Goal of the exercise —
Whatever runs from the line with "family: Bovidae" to the end of the records below must be copied exactly, with nothing else included.

Saved entries
============================================================
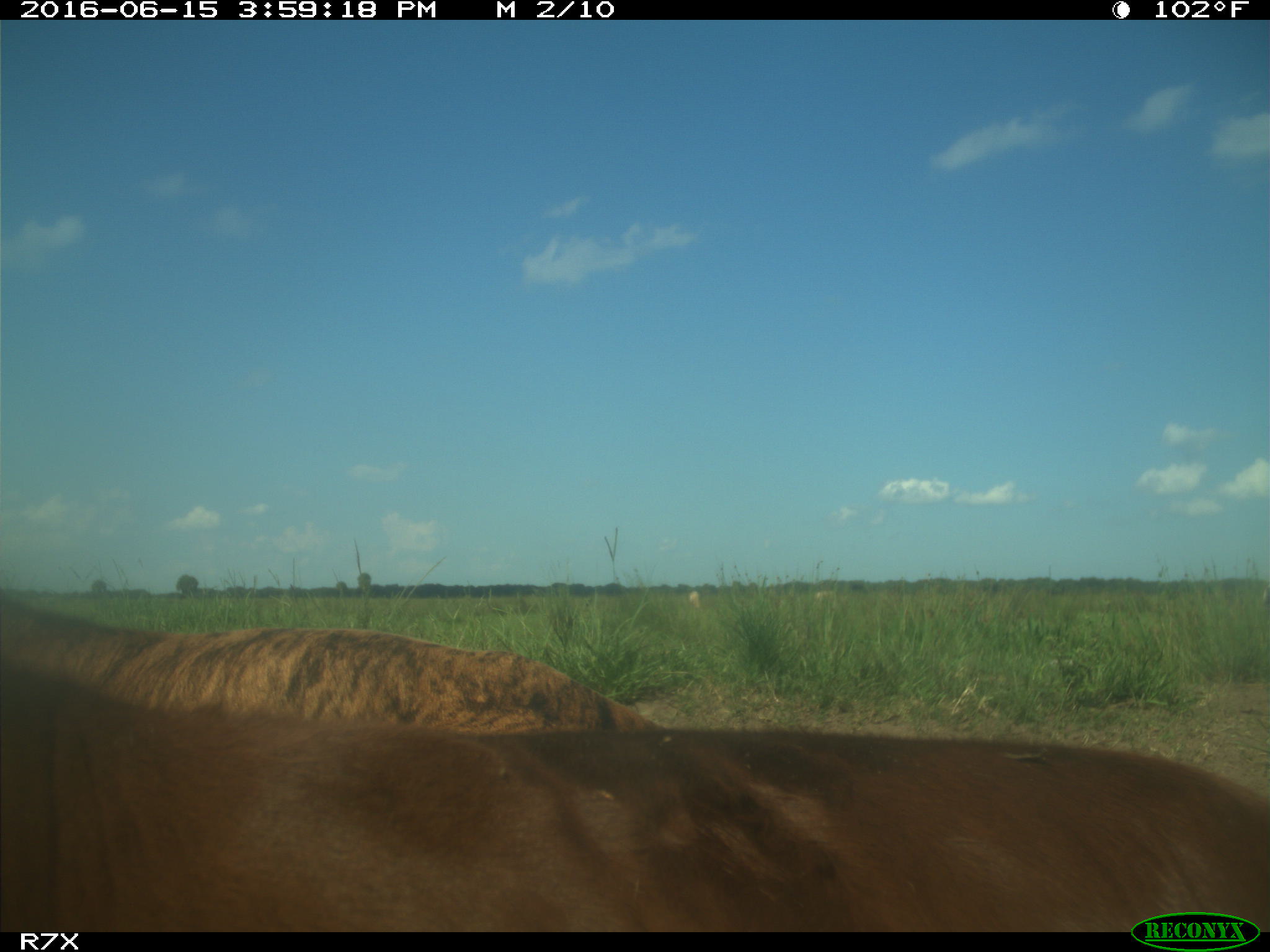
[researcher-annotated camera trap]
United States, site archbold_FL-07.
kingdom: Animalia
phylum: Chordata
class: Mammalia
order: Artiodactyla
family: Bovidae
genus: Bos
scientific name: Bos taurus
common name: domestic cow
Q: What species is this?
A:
============================================================
Expected answer —
family: Bovidae
genus: Bos
scientific name: Bos taurus
common name: domestic cow
Q: What species is this?
A:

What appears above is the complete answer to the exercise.